## WORK REQUIRED
The expected output is a copy of every line in the records with the string "name".

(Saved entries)
== Segment start ==
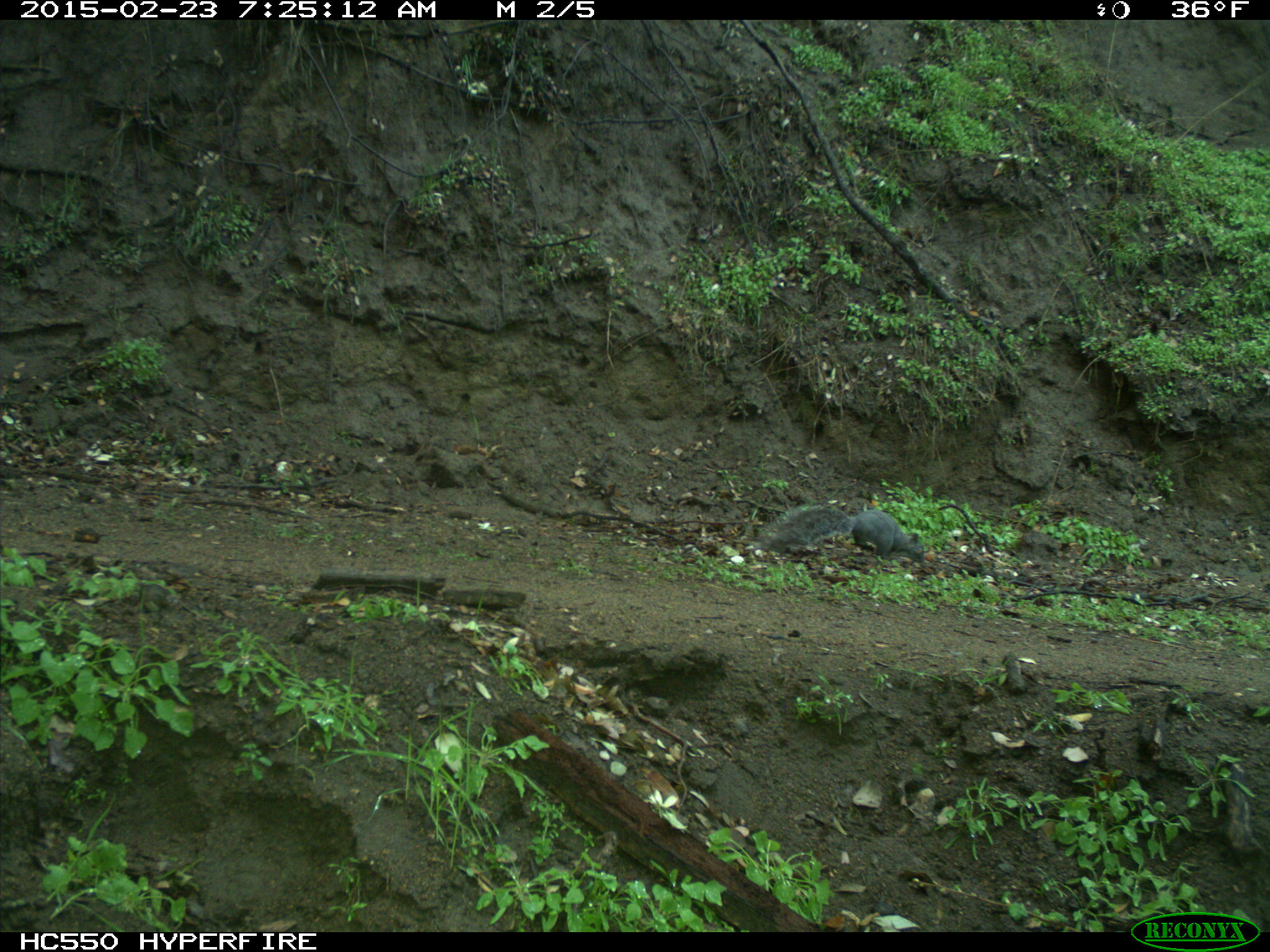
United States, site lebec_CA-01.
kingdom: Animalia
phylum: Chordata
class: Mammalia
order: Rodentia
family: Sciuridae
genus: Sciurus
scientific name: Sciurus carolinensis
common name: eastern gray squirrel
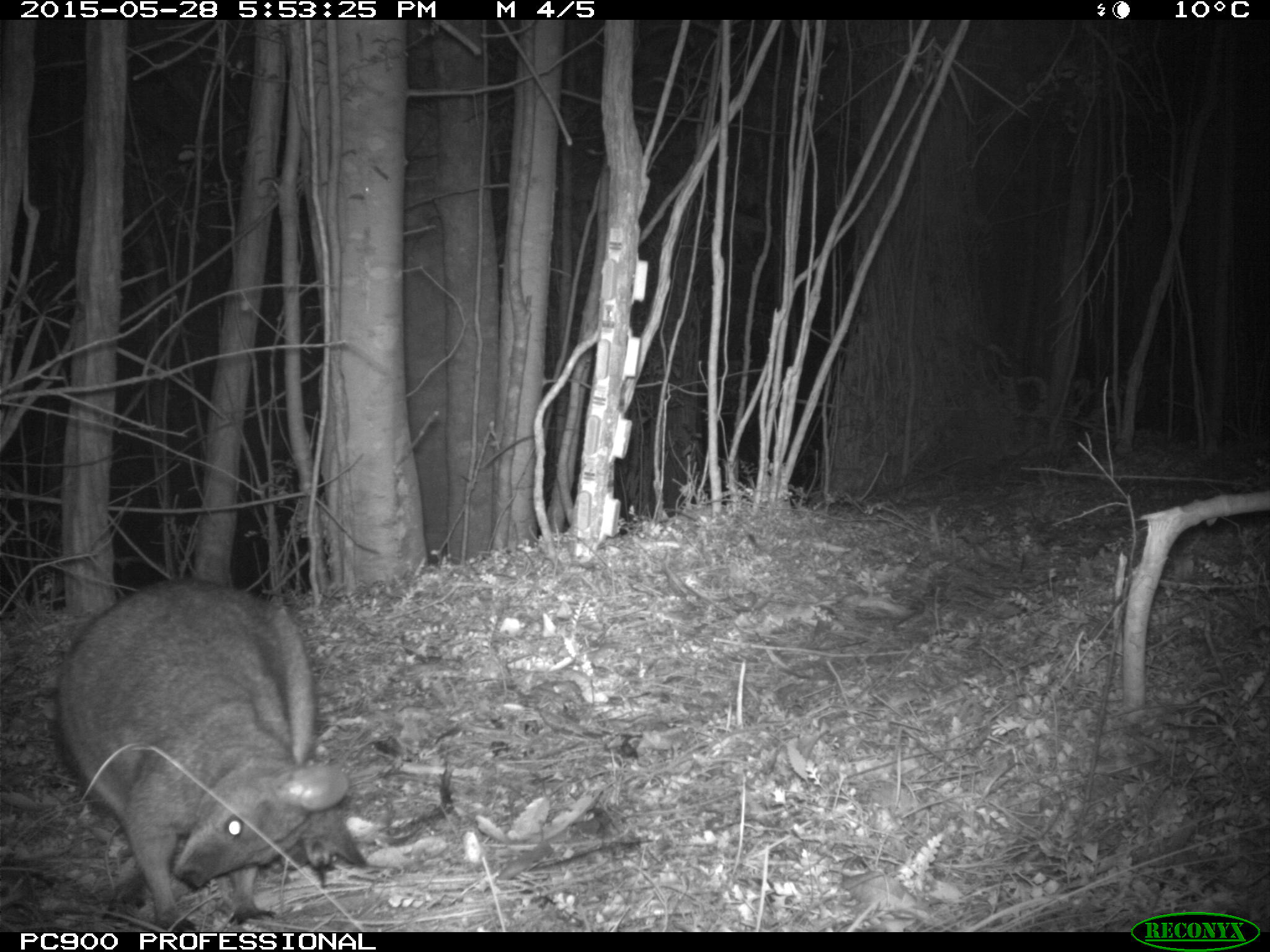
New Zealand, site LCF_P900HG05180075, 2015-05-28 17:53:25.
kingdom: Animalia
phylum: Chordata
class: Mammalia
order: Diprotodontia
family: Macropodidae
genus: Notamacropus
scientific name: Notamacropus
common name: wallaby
== Segment end ==
## ANSWER FOR THIS EXERCISE
scientific name: Sciurus carolinensis
common name: eastern gray squirrel
scientific name: Notamacropus
common name: wallaby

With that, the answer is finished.